Bug 736672

Summary: nslcd fails to start if it has keywords as 'sudoers_base' and 'sudoers_debug'.
Product: Red Hat Enterprise Linux 6 Reporter: Gowrishankar Rajaiyan <grajaiya>
Component: nss-pam-ldapdAssignee: Nalin Dahyabhai <nalin>
Status: CLOSED WONTFIX QA Contact: BaseOS QE Security Team <qe-baseos-security>
Severity: unspecified Docs Contact:
Priority: unspecified    
Version: 6.2CC: jgalipea, jhrozek, mniranja, prc
Target Milestone: rc   
Target Release: ---   
Hardware: Unspecified   
OS: Unspecified   
Whiteboard:
Fixed In Version: Doc Type: Bug Fix
Doc Text:
Story Points: ---
Clone Of: Environment:
Last Closed: 2011-09-08 16:38:35 UTC Type: ---
Regression: --- Mount Type: ---
Documentation: --- CRM:
Verified Versions: Category: ---
oVirt Team: --- RHEL 7.3 requirements from Atomic Host:
Cloudforms Team: --- Target Upstream Version:
Embargoed:

Description Gowrishankar Rajaiyan 2011-09-08 11:55:57 UTC 
Description of problem:


Version-Release number of selected component (if applicable):
# rpm -q sudo nss-pam-ldapd
sudo-1.7.4p5-7.el6.i686
nss-pam-ldapd-0.7.5-9.el6.i686

How reproducible:
Always

Steps to Reproduce:
1. Configure /etc/nslcd.conf as:
# grep ^[^#] /etc/nslcd.conf 
uid nslcd
gid ldap
sudoers_base ou=SUDOers,dc=lab,dc=eng,dc=pnq,dc=redhat,dc=com
binddn uid=sudo,cn=sysaccounts,cn=etc,dc=lab,dc=eng,dc=pnq,dc=redhat,dc=com
bindpw bind123
ssl no
tls_cacertfile /etc/ipa/ca.crt
bind_timelimit 5
timelimit 15
BASE dc=lab,dc=eng,dc=pnq,dc=redhat,dc=com
TLS_CACERTDIR /etc/ipa
uri ldap://bumblebee.lab.eng.pnq.redhat.com

2. service nslcd restart
3.
  
Actual results:
# service nslcd restart
Stopping nslcd:                                            [  OK  ]
Starting nslcd: nslcd: /etc/nslcd.conf:132: unknown keyword: 'sudoers_base'
                                                           [FAILED]
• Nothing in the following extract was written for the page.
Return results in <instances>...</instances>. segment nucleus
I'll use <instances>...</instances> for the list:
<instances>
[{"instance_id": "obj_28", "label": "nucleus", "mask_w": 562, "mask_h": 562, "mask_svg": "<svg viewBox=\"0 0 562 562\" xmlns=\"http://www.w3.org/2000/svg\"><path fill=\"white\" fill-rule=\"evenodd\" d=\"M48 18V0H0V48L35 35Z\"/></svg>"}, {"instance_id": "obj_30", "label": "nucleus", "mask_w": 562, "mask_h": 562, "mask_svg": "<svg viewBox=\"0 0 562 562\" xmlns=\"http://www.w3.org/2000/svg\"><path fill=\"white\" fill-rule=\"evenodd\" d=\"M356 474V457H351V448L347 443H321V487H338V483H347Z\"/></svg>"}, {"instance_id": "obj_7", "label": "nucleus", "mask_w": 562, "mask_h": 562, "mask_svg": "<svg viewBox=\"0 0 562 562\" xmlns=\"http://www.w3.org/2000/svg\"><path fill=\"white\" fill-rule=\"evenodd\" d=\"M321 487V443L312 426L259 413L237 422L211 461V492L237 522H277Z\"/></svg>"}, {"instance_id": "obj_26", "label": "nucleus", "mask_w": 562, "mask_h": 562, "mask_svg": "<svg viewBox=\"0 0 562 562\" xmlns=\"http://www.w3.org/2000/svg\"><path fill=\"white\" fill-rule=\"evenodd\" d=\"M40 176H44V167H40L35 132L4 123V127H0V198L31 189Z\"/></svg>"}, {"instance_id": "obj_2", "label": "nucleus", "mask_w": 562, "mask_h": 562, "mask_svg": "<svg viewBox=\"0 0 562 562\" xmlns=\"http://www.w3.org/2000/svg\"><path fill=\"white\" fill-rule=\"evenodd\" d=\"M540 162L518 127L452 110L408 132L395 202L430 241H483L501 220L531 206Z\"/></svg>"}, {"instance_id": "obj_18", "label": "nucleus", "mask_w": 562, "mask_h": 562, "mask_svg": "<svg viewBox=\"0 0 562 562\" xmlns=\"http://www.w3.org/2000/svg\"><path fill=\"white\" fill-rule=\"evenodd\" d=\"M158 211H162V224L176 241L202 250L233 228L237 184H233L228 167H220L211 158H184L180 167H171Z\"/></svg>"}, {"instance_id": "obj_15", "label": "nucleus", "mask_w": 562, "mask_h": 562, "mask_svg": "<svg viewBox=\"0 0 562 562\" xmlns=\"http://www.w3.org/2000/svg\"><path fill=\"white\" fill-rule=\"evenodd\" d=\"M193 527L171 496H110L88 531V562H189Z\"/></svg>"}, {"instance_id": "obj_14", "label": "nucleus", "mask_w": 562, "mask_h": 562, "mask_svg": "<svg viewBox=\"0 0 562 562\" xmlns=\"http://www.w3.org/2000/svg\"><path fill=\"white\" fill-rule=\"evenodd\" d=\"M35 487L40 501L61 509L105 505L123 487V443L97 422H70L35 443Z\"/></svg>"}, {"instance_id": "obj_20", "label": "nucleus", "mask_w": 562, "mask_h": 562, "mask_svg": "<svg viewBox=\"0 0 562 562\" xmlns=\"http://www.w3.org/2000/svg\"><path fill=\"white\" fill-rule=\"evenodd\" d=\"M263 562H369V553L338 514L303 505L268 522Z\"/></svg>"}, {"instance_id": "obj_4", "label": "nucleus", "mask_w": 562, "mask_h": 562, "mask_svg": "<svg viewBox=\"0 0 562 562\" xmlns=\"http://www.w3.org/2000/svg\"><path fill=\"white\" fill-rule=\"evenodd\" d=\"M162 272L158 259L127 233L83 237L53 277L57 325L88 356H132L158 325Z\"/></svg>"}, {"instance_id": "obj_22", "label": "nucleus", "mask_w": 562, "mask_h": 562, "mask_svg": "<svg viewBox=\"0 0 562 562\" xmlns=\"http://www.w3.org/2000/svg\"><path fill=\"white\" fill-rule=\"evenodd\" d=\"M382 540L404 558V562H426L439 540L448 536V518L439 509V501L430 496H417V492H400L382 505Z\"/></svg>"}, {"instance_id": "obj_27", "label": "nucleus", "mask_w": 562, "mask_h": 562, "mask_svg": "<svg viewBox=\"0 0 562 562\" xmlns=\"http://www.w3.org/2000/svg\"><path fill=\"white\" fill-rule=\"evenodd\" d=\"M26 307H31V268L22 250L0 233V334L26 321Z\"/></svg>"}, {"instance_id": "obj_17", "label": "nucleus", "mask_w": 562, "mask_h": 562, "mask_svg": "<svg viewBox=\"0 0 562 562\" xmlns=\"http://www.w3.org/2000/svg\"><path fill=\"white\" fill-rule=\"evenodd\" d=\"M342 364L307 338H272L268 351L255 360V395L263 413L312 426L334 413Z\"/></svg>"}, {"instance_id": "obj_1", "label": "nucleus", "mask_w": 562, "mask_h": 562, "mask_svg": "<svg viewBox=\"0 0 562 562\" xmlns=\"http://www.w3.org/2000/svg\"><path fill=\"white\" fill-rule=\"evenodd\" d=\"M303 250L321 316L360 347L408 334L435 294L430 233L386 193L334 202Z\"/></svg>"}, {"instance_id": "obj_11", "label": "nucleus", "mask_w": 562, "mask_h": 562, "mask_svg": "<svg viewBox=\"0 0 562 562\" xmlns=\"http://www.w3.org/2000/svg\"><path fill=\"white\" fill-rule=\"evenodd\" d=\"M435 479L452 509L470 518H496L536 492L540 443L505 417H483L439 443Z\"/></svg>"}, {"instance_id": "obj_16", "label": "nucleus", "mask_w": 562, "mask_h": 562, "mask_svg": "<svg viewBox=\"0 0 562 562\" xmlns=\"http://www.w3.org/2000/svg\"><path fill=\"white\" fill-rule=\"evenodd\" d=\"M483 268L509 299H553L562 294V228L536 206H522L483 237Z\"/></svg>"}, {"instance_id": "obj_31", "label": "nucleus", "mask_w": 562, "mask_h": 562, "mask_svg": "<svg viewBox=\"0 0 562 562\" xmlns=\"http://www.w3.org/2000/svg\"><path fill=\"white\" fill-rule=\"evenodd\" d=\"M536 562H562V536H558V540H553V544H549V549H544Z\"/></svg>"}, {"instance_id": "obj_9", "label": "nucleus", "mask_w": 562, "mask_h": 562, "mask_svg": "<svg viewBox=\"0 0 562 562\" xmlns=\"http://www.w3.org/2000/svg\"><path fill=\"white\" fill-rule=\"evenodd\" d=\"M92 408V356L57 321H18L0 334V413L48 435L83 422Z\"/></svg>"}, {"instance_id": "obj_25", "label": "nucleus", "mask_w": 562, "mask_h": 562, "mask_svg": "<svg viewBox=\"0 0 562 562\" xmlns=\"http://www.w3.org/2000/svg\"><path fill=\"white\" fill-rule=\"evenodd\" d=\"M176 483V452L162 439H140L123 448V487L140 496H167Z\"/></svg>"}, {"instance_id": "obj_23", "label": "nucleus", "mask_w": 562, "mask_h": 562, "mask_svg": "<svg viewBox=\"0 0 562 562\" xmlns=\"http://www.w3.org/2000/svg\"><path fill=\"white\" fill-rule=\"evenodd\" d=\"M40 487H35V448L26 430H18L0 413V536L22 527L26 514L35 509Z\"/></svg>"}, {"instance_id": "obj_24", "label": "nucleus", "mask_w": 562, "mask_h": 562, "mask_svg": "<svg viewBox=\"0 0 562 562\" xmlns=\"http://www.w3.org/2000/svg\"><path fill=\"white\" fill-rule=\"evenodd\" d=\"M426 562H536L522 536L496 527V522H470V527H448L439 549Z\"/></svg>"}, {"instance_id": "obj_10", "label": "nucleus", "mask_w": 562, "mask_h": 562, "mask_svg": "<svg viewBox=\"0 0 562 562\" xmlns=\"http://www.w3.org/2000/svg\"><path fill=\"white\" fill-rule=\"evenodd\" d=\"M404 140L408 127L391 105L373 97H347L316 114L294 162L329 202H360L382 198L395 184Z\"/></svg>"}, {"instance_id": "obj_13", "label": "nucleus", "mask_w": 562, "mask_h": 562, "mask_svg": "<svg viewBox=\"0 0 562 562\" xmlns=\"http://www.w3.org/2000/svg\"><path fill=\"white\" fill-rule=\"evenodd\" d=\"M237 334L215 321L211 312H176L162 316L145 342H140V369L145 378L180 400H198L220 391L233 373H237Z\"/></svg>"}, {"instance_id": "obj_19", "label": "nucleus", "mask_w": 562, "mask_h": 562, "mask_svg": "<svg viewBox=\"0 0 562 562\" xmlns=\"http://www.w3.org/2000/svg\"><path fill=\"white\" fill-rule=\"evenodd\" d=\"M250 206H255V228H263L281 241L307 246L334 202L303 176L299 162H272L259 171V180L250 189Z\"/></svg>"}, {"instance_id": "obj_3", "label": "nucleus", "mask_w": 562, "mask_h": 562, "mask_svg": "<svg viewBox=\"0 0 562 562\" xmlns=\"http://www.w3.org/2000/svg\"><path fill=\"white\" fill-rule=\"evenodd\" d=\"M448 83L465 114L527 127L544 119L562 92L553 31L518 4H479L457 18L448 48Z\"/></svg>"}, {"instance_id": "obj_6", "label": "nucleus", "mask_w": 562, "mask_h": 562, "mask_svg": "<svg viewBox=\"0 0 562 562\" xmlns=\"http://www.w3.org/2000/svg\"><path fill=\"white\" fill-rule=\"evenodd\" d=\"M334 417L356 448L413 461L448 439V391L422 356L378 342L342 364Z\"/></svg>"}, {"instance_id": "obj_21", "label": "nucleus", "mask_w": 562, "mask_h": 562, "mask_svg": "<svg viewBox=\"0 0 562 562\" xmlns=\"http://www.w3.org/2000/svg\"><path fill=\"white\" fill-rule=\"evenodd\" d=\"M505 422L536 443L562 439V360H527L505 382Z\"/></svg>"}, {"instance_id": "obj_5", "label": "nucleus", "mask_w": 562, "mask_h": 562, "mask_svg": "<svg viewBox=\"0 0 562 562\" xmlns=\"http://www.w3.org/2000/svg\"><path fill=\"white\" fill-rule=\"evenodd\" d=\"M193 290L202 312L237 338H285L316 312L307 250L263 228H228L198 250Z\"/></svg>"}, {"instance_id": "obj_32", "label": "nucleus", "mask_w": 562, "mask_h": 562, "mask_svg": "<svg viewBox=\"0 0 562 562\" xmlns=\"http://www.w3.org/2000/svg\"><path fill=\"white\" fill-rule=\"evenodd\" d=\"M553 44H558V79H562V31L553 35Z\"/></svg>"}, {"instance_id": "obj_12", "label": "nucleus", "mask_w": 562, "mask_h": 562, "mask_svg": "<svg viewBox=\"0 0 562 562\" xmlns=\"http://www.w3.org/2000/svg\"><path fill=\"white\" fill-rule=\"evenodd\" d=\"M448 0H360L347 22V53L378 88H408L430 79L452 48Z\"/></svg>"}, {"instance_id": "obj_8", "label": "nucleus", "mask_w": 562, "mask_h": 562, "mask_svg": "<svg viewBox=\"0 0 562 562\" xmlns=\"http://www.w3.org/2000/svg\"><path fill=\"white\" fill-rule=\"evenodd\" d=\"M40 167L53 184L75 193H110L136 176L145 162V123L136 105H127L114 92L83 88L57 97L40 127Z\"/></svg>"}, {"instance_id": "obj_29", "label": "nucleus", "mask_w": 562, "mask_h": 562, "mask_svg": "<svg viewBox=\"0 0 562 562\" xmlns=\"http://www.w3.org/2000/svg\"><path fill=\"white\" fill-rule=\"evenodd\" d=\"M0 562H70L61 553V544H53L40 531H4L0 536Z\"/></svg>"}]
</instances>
However, sudo works as expected if you have "sudoers_base" and "sudoers_debug" in /etc/nslcd.conf. 


Expected results:
nslcd should recognize these keywords.

As per the fix in https://bugzilla.redhat.com/show_bug.cgi?id=709235 sudo now searches the /etc/nslcd.conf file, hence the sudoers_base and sudoers_debug keywords should be recognized and nslcd should start without any failures.

Additional info:
https://bugzilla.redhat.com/show_bug.cgi?id=709235
Comment 2 Nalin Dahyabhai 2011-09-08 16:38:35 UTC 
sudo needs to have its own configuration file.  Depending on configuration files from other packages which may or may not be installed (and requiring nslcd so that its configuration file will be there, even if the system uses something else like SSSD) will inevitably break.